Photo by What What, with Creative Commons rights.

My first week


That’s my excited voice . . . excited that I am working as a school librarian!

The thing that surprises me is exactly how many different realms there are.  I am really found of Evernote as a tool to keep track of my shopping list and my husband’s honey-do list and for work, my FIRES list.  Here’s the different categories (so far):

  • High school library space
  • New cataloging software
  • Book order
  • Ereaders/ebooks
  • Schedule
  • Digital presence
  • Elementary library instruction
  • Elementary tech classes
  • Collaborating
  • Personal PD
  • Clean office
All but that last one has seen a lot of progress this week.  🙂

But then a blog post I read will send me in a whole new direction.  Yesterday, it was this post by Doug Johnson.  He writes:
Unless you already have the e-reading devices in hand, cancel the order. Spend your money instead on e-books that can be read on as wide a range of students’ own devices as possible.
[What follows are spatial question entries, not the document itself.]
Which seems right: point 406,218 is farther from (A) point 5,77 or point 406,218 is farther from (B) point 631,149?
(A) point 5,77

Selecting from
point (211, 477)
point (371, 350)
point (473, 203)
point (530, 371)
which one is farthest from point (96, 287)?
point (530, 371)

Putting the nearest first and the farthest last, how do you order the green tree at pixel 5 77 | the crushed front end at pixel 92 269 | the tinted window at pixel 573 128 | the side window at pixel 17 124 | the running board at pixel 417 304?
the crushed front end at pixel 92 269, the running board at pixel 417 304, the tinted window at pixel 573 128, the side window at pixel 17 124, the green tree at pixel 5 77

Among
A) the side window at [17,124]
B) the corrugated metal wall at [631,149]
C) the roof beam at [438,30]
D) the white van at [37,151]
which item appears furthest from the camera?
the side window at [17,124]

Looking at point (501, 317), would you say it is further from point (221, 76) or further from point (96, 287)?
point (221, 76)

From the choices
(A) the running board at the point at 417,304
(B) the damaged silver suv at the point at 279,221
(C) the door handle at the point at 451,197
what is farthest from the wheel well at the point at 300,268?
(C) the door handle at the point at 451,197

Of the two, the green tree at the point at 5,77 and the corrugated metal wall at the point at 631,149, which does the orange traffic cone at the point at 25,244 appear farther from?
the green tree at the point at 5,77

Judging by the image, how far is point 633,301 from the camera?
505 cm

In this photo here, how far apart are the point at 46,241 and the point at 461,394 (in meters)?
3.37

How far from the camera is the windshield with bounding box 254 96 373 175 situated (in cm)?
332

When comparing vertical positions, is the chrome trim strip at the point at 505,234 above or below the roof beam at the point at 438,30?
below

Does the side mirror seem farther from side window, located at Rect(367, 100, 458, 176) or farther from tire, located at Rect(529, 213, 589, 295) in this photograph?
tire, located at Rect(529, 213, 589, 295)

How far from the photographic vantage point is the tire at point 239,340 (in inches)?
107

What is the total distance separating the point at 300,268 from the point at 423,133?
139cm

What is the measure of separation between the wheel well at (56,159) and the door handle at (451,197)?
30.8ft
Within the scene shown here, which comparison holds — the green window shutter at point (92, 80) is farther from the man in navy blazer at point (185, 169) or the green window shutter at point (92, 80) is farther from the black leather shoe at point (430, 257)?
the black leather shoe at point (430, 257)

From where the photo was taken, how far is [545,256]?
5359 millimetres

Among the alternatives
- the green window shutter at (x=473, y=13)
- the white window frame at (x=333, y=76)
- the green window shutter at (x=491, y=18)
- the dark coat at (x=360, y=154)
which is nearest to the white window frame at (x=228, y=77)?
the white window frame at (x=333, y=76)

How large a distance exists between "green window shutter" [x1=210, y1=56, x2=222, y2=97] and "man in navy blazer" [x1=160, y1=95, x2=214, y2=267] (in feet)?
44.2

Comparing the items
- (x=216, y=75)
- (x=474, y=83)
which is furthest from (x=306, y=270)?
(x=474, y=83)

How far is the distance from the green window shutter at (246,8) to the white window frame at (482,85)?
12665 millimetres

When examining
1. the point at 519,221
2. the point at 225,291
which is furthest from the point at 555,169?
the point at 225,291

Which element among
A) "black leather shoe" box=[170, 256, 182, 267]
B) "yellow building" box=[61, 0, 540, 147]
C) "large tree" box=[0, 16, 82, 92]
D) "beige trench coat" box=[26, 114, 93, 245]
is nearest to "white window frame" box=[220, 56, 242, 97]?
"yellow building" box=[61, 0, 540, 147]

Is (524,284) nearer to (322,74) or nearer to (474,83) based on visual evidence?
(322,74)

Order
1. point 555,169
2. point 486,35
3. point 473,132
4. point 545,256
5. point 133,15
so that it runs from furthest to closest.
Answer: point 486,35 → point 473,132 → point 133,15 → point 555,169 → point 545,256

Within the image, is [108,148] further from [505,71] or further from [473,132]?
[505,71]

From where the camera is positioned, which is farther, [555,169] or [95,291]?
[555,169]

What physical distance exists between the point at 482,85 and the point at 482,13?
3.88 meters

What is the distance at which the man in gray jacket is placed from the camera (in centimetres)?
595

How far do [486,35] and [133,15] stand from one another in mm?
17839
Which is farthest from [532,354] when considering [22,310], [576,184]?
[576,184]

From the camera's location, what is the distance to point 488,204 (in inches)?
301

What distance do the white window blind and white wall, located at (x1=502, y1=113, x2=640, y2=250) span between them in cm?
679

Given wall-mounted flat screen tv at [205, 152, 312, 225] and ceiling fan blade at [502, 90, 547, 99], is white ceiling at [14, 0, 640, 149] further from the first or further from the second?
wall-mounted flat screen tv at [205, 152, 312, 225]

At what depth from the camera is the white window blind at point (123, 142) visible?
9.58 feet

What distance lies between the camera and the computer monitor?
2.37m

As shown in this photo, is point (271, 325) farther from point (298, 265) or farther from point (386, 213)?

Take a hard look at Adobe Overdrive or FollettShelf. (I have no stock in either company.) The BYOD – bring your own device – are gaining footholds in a lot of districts where personally owned technologies that can be used to read e-books were previously forbidden.

I didn’t go any further – but started making phone calls.  Since I work at a 1:1 laptop school, this is what makes sense.  I’ll write more when we know where this is headed, but one of those two (not the one that costs $4,000 a year!) is very promising.

Then this morning, it was this post by Eliterate Librarian.  I did a featured collections project in my practicum (I wrote about it here) and now I’m really thinking doing this whole-library might be the way to go.  I think I’d phase it in first this year at the high school – we’re doing a lot of changes to the space (I will post before and after pictures eventually), so it might be a good time to change this too.  Again, since we’re 1:1, the nonfiction collection isn’t as deep, and so this would make what is there more inviting.  I am definitely going to study up more on this.

I started creating our digital footprint – so far I have Twitter, a blog, Diigo, and Shelfari, but eventually will add Facebook, Pinterest, Youtube, Flickr, and probably more.  

So much to do!  It’s hard not to feel like I’m playing whack-a-mole sometimes, but I can see even in a week, I’ve made a lot of progress. 

Love my life!

Photo by TPapi,”Seven Mole Fever.”  Used under Creative Common License.  Retrieved online at

Liar, Liar

It’s so sad, it’s almost July 4th and this is only the second book I’ve read all summer!  Well, I have to start somewhere:

Liar, Liar by Gary Paulsen is about Kevin Spencer, a 14-year old boy who lies.  A lot.  But it works for him in a strange way, but the story has a good message that liars never prosper.  Or however that saying goes.

I have mixed reactions to this book.  It is so different than Gary Paulsen’s other works.  Had I not known, I would have thought it was by Andrew Clements because it reads a lot like one of his school stories.  That’s what I love about Carl Hiaasen – I can read his work and know it’s his.  But I suppose something can be said for being flexible with your voice.  He’s a ventriloquist of sorts!

But here’s two things, one I liked and one I didn’t.  Here’s what I liked, on page 97:  “So I went where I always go when I don’t know what to do – I headed for the library to organize my thoughts and hammer out a battle plan.”  Love that, Gary Paulsen!  But here’s what I hate, on page 108:  “My eyes stung and my throat closed, tight and burning.  I took a few minutes to stare at the floor until I was sure I could speak without squeaking or choking.”  A few minutes?  MINUTES?  I mean really.  Do you know how long a few minutes is, to just sit there and wait for someone?  Certainly Paulsen is not the first writer to use this inaccuracy, but it is like fingernails on the chalkboard for me.

Writers – especially those writing for children – please use language correctly and avoid this usage.  Thank you for your attention to this very serious matter.

Even so, I’d give this book a good strong B+.  It’s a fun character – plus I don’t think it’s going to be a series.  You know how I feel about series!